## Document:
Open Poldi1977 opened this issue 2 years ago • 3 comments

Hello

I have read here that it is possible to use multiple databases with one instance by setting the environment variable GROCY_DATAPATH. I use Apache as a reverse proxy and Grocy runs in a docker container.

How do I need to configure Apache to manage multiple households with one Grocy instance?

I told a friend about Grocy and she wants to use it for her household. Since we have separate households, adding her as a user is not enough.

But I also don't want to run multiple Grocy instances (if it can be avoided).

I am grateful for tips and suggestions.

Many greetings Tim

Poldi1977 avatar Aug 27 '22 10:08 Poldi1977

Hi @Poldi1977! - my apologies for the delayed response here.

I think I understand your use case - you'd like to continue running a single instance of containerized grocy, and to store your own data and your friend's data in separate compartments within that -- as supported by the GROCY_DATAPATH feature.

A few questions to help provide guidance:

  • Can you check/confirm whether you're running linuxserver/grocy-based or grocy/...-based images within docker?
  • Are you running grocy by using a docker-compose.yml file?
  • How comfortable are you with modifying and maintaining a few changes to the "official" images in order to support this case?

And something that you may already have considered, but that I'll mention anyway: how to maintain and share backups is likely worth thinking about.

jayaddison avatar Sep 17 '22 16:09 jayaddison

Hello @jayaddison

Thank you for your answer.

  • I use the grocy/ based docker image
  • Exactly, I use a docker-compose.yml file
  • I think I should be able to manage this

I create backups of grocy on a daily basis.

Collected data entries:

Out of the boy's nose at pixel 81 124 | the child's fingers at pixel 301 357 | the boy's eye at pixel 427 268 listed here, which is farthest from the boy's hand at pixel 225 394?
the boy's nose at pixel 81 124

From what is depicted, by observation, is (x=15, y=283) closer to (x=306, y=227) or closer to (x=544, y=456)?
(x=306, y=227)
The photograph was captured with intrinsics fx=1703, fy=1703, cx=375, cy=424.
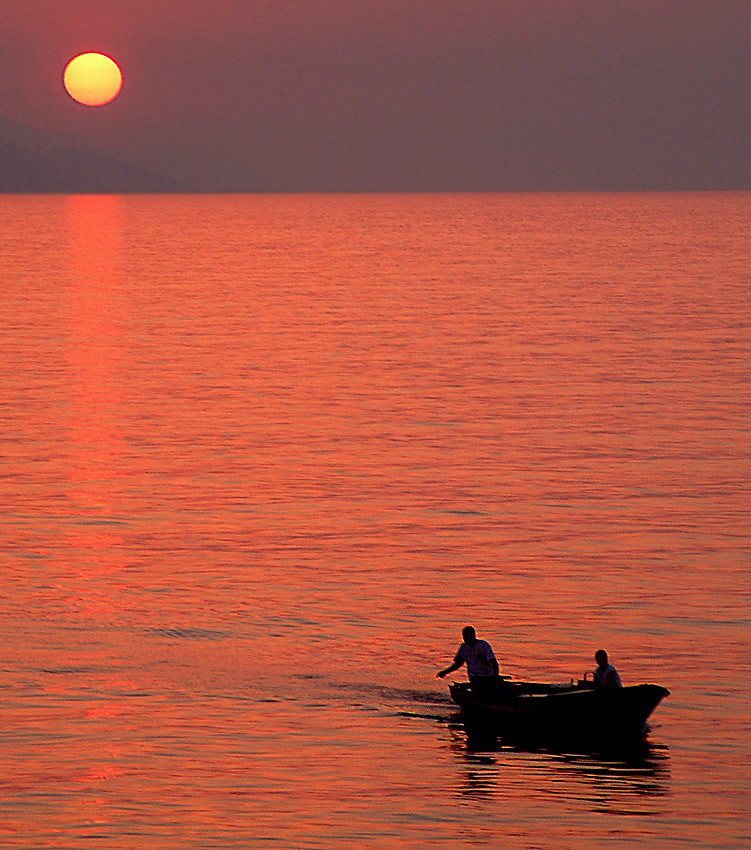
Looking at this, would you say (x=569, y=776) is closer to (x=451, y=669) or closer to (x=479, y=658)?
(x=479, y=658)

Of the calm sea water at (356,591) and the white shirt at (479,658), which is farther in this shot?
the white shirt at (479,658)

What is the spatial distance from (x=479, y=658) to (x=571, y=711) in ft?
8.35

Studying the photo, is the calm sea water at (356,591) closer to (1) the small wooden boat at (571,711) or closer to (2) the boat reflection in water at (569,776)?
(2) the boat reflection in water at (569,776)

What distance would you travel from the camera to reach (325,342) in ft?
370

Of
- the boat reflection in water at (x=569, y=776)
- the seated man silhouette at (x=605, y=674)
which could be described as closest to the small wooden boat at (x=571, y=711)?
the seated man silhouette at (x=605, y=674)

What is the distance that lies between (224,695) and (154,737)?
10.9 feet

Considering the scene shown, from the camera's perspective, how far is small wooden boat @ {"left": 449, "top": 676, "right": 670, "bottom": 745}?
3353cm

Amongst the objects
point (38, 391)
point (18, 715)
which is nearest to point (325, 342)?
point (38, 391)

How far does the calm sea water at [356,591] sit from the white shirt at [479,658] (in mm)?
1349

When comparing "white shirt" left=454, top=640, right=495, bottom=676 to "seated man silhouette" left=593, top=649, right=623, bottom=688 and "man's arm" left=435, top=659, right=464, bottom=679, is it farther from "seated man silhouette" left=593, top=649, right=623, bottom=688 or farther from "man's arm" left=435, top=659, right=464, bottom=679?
"seated man silhouette" left=593, top=649, right=623, bottom=688

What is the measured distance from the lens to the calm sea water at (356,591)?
99.9ft

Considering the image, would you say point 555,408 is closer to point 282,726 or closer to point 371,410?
point 371,410

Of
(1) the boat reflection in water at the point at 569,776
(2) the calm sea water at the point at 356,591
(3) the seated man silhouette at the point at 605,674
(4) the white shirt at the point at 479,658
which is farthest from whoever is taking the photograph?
(4) the white shirt at the point at 479,658

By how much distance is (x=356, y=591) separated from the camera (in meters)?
45.1
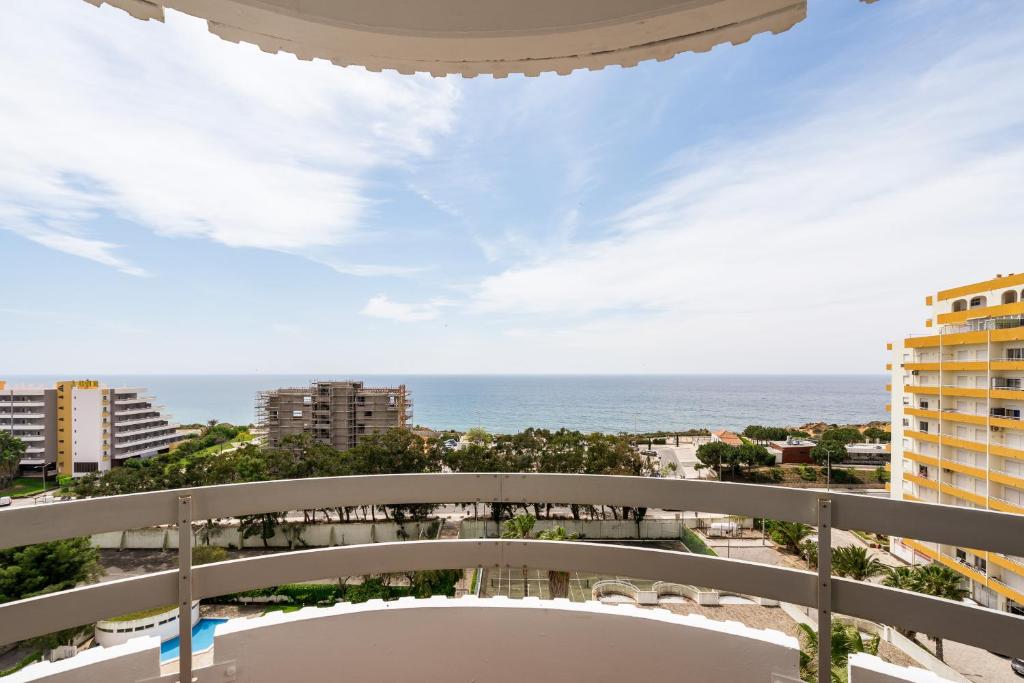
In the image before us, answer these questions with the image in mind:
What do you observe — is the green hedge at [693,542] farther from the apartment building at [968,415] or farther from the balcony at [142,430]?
the balcony at [142,430]

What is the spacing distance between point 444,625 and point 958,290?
67.9 ft

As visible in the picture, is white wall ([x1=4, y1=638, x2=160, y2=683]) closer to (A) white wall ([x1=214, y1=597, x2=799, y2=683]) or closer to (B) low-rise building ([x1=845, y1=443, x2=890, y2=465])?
(A) white wall ([x1=214, y1=597, x2=799, y2=683])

## To do:
**a)** In the Grocy issue thread, rewrite the paragraph beginning "I have read here that it is possible" as a short bulleted list that keeps its main facts.
**b)** Translate this sentence from the Grocy issue thread into Spanish: "Since we have separate households, adding her as a user is not enough."

## List of solutions:
**a)**
- One instance can reportedly use multiple databases by setting the environment variable GROCY_DATAPATH.
- Apache serves as a reverse proxy.
- Grocy runs in a docker container.

**b)** Como tenemos hogares separados, agregarla como usuaria no es suficiente.